- Official name: Red Bridge Hydroelectric
- Country: United States
- Location: 5 Red Bridge Rd Wilbraham, Massachusetts
- Coordinates: 42°10′34″N 72°24′35″W﻿ / ﻿42.1762°N 72.4097°W
- Status: Commissioned
- Construction began: 1901
- Owner: Central Rivers Power LLC
- Operator: Patriot Hydro

Power generation
- Nameplate capacity: 4.5 MW

= Red Bridge Hydro =

Hydroelectric power plant in Massachusetts, United States

Red Bridge Hydro (shortened to "Red Bridge") is a hydroelectric power plant located on the Chicopee River in the towns of Wilbraham, Ludlow, Palmer, and Belchertown, Massachusetts. It was constructed in 1901 and is currently owned by Central Rivers Power LLC and is operated by Patriot Hydro, an affiliate of LS Power.

== Dam, Powerhouse, Canal and Headgate ==

=== Dam ===
At the north end of the dam, is a 165 foot-long earth embankment with a concrete core. The middle section contains a 300 foot-long overflow spillway. The southern end is also a 362 foot-long earthen embankment with a concrete core. The highest point of the dam is approximately 51 feet tall. The overflow spillway creates a bypass that runs almost half of a mile (2,160 feet) to meet back up with the Chicopee River downstream of the powerhouse.

=== Power Canal and Headgate ===
The canal headgate is a wooden building with a granite block foundation. It houses 10 intake gates. The intake gates allow water from the reservoir to flow into the power canal. These gates are manually operated and have dimensions of 5.5 feet tall and 8.5 feet wide. The power canal is 340 feet long by 73 feet wide and 13 feet deep. It extends from the headgate to the intake structure (contains trashrack and penstock). The walls are made of cut Granite. Looking down from the headgate, to the right of the intake structure, is the ice sluice (a small dam on the side of the canal for ice to fall off of) which is made from stone blocks). The sluice crosses under Red Bridge Rd and back into the Chicopee River.

=== Powerhouse ===
The powerhouse is a brick building with a stone foundation. It has the turbine wells to run 4 units (generators/turbines). In the northern end of the building are units No. 1 and No. 2. These were horizontal water wheels with 40 cycle generators. They were retired in 1938 and were removed sometime after. Between 2009 and 2019, the penstocks for the units were removed. In the southern end of the building are units No. 3 and No.4, which are still operating. There are 4 discharge bays, one for each unit. The two operating units discharge water into the tailrace canal, which runs 735 feet back to the Chicopee River.
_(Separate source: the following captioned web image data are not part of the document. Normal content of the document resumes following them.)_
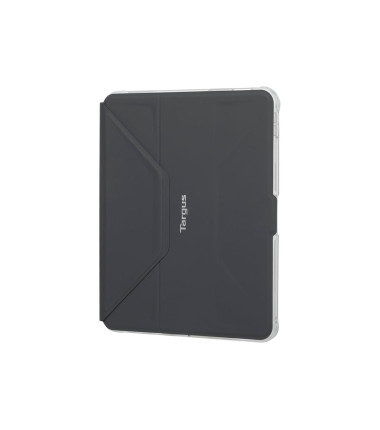 Targus Pro-Tek Case | THD935GL | 10.9 " | Tablet case | For iPad A16 and iPad 10th gen. | Clear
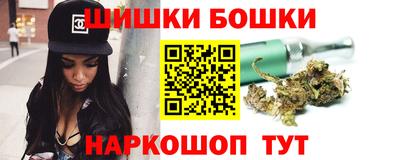 мдпв Кандалакша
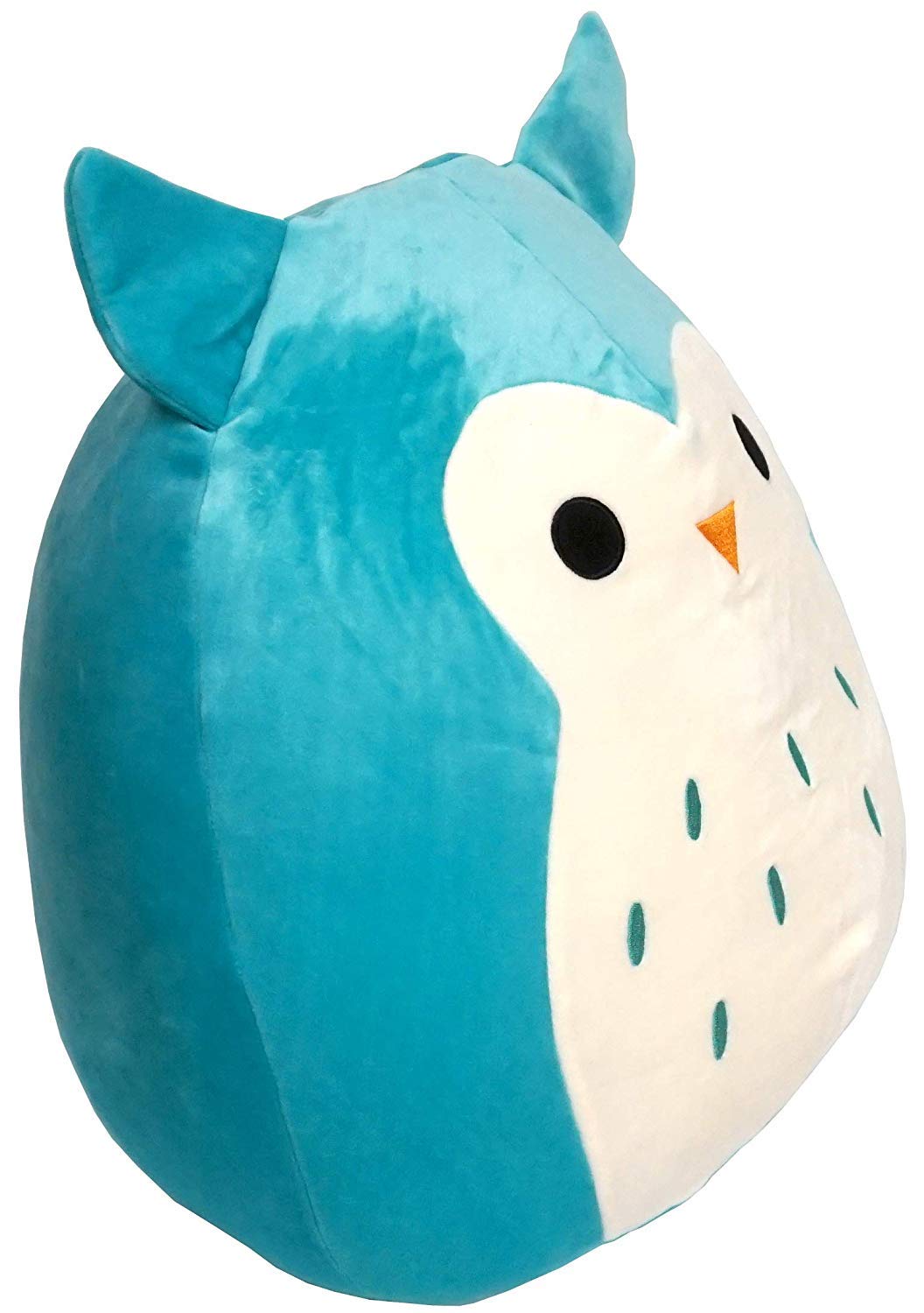owl squishmallow 16 inch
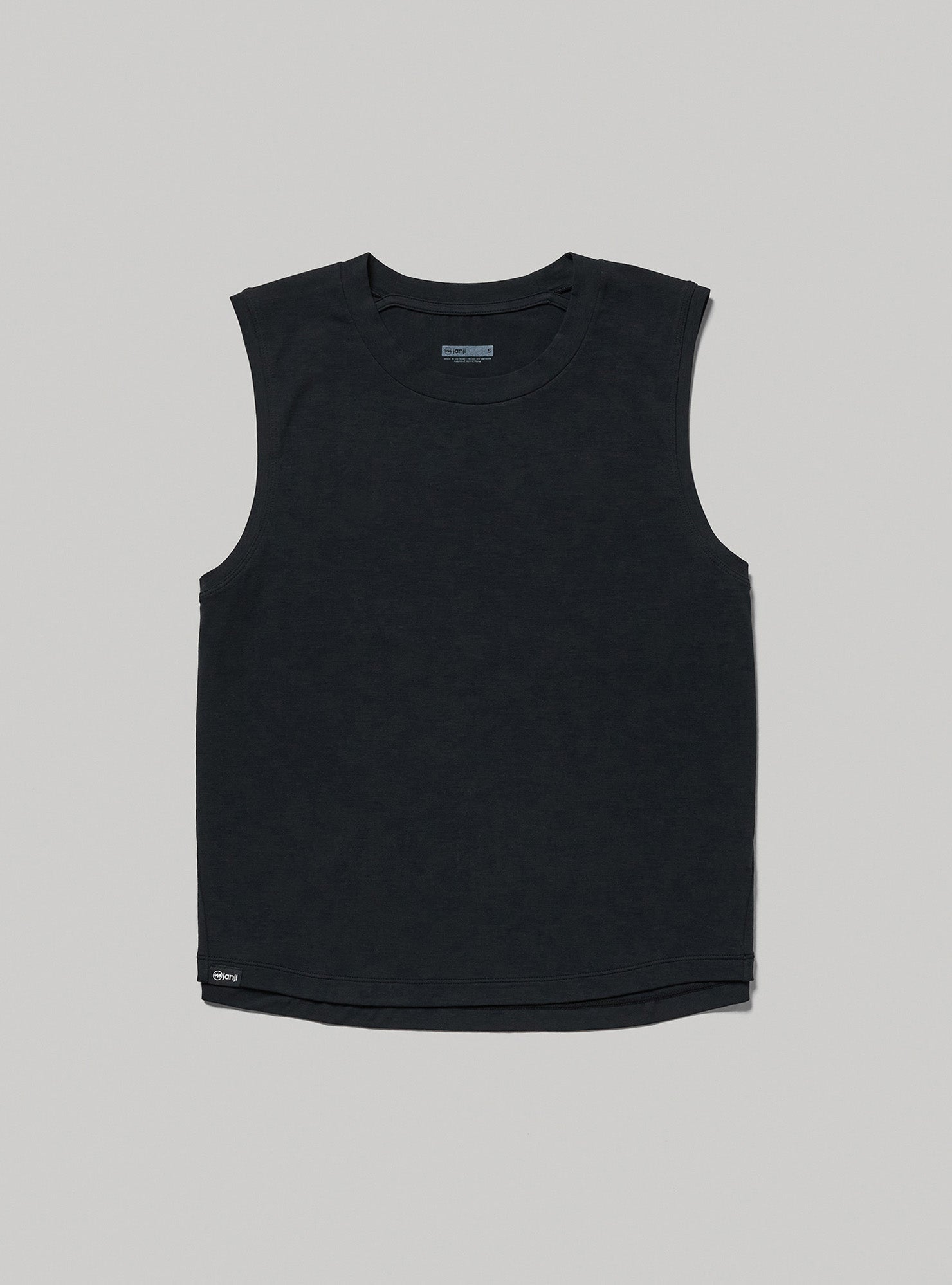 W's Circa Daily Muscle Tank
On August 22, 2023, part of the powerhouse collapsed. As of December, 2023, an investigation into the collapse is still ongoing, no determination has been made about the future of the plant at this time.

== Chicopee River Reservoir ==
The Chicopee River Reservoir (Red Bridge Pool) is a 180 acre impoundment (reservoir), formed by the Red Bridge Dam. It is neighbored by a 106 acre impoundment, located north of the main impoundment, which is fed by the Broad Brook. The main impoundment is fed by the Chicopee River and has a boat ramp (Red Bridge Boat Ramp). The boat ramp sits on the south side of the headgate.